As we roll through 2009 Intel’s tiny, super-low power consumption chips have been around for a while, but they still aren’t everywhere. There is a good chance they will be next year. Intel is currently having trouble keeping up with demand for them so they are ramping up production.
Perfect for the growing number of sub-notebook netbooks, Eee PCs, and variously named devices that aren’t quite as big or expensive as a laptop but do a lot of the things a laptop can do, there is certainly a market for the high-end Atom processors. The lower end Atoms will find homes in things like smart phones, electronic readers and other portable media devices.
A device using an Atom CPU, teamed with an Intel chipset (including graphics) and wireless network, wins the Atom Centrino designation. The Centrino laptop brand was, and continues to be, as Centrino 2, a huge marketing success. Intel would love to see people think of Atom Centrino every time they think of smart phones, mini-notebooks, or anything else that has to be small, have a long battery life, and get online (collectively called MIDs for Mobile Internet Devices).
The new CPU architecture from Intel is codenamed Nehelem. The first CPUs to use it (codenamed Bloomfield) will be for the desktop and available before year end. Nehelem CPUs will replace the Core CPUs in the Centrino 2 specification from 2008 (codenamed Montevina) in Q3 2009 as part of next year’s Centrino 2 spec; Calpella.
The Nehalem uses a new motherboard socket called LGA1366. The first chipset to offer the new socket will be the X58 (codenamed Tylersburg)
There is a lot to say about Nehalem, and not a lot of room here. Stay tuned for a series that will put together everything we could find out about the new chip.
SSD or Solid State Drives
OK, Intel didn’t invent these, and they certainly don’t own the market. SSDs (explained here) from Samsung, OCZ and others have been around for a while. Since an SSD can be thought of kind of like a giant USB memory stick you never take out and use as a hard disk, it makes sense that big names in hard drives and memory are out in front. When something with Intel’s size and reputation throws its hat in your ring though, you notice.

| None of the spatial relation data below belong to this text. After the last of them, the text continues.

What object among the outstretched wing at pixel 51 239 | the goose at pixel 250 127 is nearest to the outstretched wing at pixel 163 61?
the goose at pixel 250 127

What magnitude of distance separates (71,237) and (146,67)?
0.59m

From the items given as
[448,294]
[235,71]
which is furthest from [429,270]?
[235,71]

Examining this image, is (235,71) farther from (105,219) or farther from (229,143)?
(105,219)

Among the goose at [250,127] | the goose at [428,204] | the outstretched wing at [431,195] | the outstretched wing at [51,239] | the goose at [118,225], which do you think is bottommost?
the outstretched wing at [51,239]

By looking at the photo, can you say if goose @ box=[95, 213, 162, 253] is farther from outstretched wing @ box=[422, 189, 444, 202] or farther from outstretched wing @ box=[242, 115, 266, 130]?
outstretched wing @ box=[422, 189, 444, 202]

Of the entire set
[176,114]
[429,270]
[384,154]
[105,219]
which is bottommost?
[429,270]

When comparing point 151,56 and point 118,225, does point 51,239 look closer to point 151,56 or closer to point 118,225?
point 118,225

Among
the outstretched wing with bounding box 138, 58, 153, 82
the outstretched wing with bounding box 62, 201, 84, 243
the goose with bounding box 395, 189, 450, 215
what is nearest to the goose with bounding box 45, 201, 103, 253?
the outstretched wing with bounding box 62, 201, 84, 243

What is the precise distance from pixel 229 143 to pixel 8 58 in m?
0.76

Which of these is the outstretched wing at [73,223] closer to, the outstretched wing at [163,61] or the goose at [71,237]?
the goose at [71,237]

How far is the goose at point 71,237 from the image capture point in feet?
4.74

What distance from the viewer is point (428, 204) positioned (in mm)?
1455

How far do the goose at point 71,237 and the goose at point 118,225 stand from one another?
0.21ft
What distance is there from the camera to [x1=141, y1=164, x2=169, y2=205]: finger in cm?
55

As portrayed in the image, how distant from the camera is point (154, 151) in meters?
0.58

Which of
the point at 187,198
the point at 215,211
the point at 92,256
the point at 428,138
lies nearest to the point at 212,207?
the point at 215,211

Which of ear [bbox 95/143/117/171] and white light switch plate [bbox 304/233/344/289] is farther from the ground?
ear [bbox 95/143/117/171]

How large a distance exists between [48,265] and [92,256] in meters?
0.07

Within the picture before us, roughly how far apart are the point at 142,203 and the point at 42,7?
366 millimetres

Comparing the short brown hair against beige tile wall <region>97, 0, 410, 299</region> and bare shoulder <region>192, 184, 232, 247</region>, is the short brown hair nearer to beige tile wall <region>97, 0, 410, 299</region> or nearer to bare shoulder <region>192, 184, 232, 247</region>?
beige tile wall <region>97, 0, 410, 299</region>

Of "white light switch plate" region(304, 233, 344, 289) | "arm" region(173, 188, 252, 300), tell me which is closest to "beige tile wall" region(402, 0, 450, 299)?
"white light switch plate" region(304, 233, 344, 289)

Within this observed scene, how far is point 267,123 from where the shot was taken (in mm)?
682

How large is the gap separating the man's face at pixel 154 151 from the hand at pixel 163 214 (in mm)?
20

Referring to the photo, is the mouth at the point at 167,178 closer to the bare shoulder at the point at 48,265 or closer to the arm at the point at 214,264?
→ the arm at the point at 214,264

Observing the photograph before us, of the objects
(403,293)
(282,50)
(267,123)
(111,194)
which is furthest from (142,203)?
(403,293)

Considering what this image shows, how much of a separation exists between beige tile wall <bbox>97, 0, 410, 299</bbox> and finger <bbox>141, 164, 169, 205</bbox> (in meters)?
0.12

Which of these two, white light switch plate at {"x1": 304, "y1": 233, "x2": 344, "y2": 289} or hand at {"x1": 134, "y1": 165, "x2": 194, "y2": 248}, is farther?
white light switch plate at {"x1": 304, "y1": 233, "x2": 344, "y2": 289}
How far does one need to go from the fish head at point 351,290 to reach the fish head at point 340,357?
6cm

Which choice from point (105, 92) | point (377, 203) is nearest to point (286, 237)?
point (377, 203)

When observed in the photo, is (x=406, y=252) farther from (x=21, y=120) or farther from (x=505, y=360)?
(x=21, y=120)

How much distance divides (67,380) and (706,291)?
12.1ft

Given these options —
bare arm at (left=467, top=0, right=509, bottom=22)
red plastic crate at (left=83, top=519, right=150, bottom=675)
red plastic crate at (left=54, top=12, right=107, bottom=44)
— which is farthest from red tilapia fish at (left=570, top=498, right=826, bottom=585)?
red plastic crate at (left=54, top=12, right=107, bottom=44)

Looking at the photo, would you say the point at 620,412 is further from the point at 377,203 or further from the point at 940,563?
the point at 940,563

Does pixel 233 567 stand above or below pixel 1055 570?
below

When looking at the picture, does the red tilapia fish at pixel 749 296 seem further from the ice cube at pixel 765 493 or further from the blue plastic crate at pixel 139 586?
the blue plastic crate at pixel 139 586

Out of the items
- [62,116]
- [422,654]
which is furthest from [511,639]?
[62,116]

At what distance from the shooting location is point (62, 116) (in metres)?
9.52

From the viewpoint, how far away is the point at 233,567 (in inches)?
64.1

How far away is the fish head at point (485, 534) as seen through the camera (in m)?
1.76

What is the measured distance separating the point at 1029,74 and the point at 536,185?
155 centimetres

Intel has finally released some SSDs and these have done little to bring prices down yet. If everything works out reasonably well though, prices will come down and usage will pick up, and a lot faster than if Intel wasn’t competing in the market. By late 2010, Non-Solid State Drives may begin to be considered somewhat dated in the laptop market, where the SSD’s power consumption and shock resistance advantages are more important.
This name has been around for a while, and it won’t hit retail until the second half of ’09, but its impact in the long run could be very significant.
In some sense Larrabee is a graphics processor, like those developed by nVidia and AMD/ATI, but it is put together very differently. It will be a many-core processor; like a Duo or Quad CPU but with more cores. The cores will be smaller and less powerful than CPU cores (they are actually heavily redesigned Pentiums) but will be similar in other ways.
Larrabee cores runs an extended version of the same x86 instruction set used by your CPU (be it a PC or post-2006 Mac). The extension allows the developers to use the chips more effectively for graphics, but the x86 base means they can also do things in a similar way to a CPU. For instance, a portable video player is all about graphics, needing just enough normal processing to let you deal with menus and such. Devices like this may be better off with a Larrabee style processor than an Atom.
Because Larrabee is based around a variable number of cores, it is incredibly scalable. The aforementioned portable video player and entry level graphics cards might use 4 or 8, with high-end graphics cards using 12 or 16, and even triple digit numbers of cores for specialized enterprise configurations.
Most likely to the chagrin of nVidia and ATI, the first thing Intel plans to use Larrabee for is a discrete graphics card.